Don Luca era stato ordinato sacerdote il 21 dicembre 1985 dal vescovo Luigi Dardani dopo avere svolto il ministero diaconale a Massa Lombarda. Il 1° giugno 1992 il vescovo Giuseppe Fabiani aveva firmato la sua nomina a parroco di San Francesco in Torano. Per 30 anni sarebbe stato la guida pastorale di una parrocchia viva, di una comunità parrocchiale attiva. Basti pensare al rapporto con i giovani o agli incontri dei Quaresimali, con tante personalità che hanno portato a San Pio la loro testimonianza di fede vissuta (tra gli altri Roberto Vecchioni, Francesco Giorgino, il cardinale Zuppi).

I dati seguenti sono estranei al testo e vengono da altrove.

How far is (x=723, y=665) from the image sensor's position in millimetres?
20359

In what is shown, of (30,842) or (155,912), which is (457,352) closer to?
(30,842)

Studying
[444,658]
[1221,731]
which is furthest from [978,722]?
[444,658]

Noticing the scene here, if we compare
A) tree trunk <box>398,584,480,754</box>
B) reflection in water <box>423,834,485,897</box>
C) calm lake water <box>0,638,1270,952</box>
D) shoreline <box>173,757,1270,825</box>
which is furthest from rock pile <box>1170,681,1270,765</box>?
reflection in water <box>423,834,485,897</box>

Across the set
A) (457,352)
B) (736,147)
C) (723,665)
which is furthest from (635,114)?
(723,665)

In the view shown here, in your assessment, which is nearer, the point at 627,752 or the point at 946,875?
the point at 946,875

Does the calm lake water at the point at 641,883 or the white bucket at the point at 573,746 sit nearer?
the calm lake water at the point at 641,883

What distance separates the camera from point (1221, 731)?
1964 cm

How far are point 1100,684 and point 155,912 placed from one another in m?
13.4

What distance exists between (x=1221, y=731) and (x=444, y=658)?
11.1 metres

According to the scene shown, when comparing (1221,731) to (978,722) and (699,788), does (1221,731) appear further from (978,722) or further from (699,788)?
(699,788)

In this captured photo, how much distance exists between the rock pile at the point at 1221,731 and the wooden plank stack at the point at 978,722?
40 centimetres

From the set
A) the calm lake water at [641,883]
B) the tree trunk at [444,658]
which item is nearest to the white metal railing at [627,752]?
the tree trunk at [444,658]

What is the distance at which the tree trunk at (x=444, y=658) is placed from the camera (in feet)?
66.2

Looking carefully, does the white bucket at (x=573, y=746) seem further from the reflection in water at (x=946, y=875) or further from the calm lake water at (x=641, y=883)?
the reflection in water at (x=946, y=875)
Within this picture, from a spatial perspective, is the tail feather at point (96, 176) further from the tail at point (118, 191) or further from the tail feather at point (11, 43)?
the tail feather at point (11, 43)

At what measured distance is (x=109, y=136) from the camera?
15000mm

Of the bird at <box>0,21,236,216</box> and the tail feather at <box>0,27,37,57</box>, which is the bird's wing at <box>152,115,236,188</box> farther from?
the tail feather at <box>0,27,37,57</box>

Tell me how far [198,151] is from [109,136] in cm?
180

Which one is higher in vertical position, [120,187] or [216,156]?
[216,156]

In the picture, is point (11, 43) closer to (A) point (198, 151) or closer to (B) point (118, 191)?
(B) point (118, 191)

«Il santo è un uomo»: quel titolo del capitolo di un libro era stato una folgorazione per don Luca Dalfiume – ricorda don Paolo Ravaglia, incaricato dallo stesso don Luca di scrivere l'omelia funebre –. Me lo raccontò proprio lui. Dentro c'era scritto: "Il santo è un vero uomo perché aderisce a Dio (...) dentro una umanità che rimane tale e pur diventa diversa". Di questa umanità don Luca ha fatto la cifra essenziale del suo sacerdozio».
La sua scomparsa ha provocato profonda tristezza in Diocesi, nel presbiterio imolese e in città, a dimostrazione dell'amore, dell'affetto dato e ricevuto da don Luca.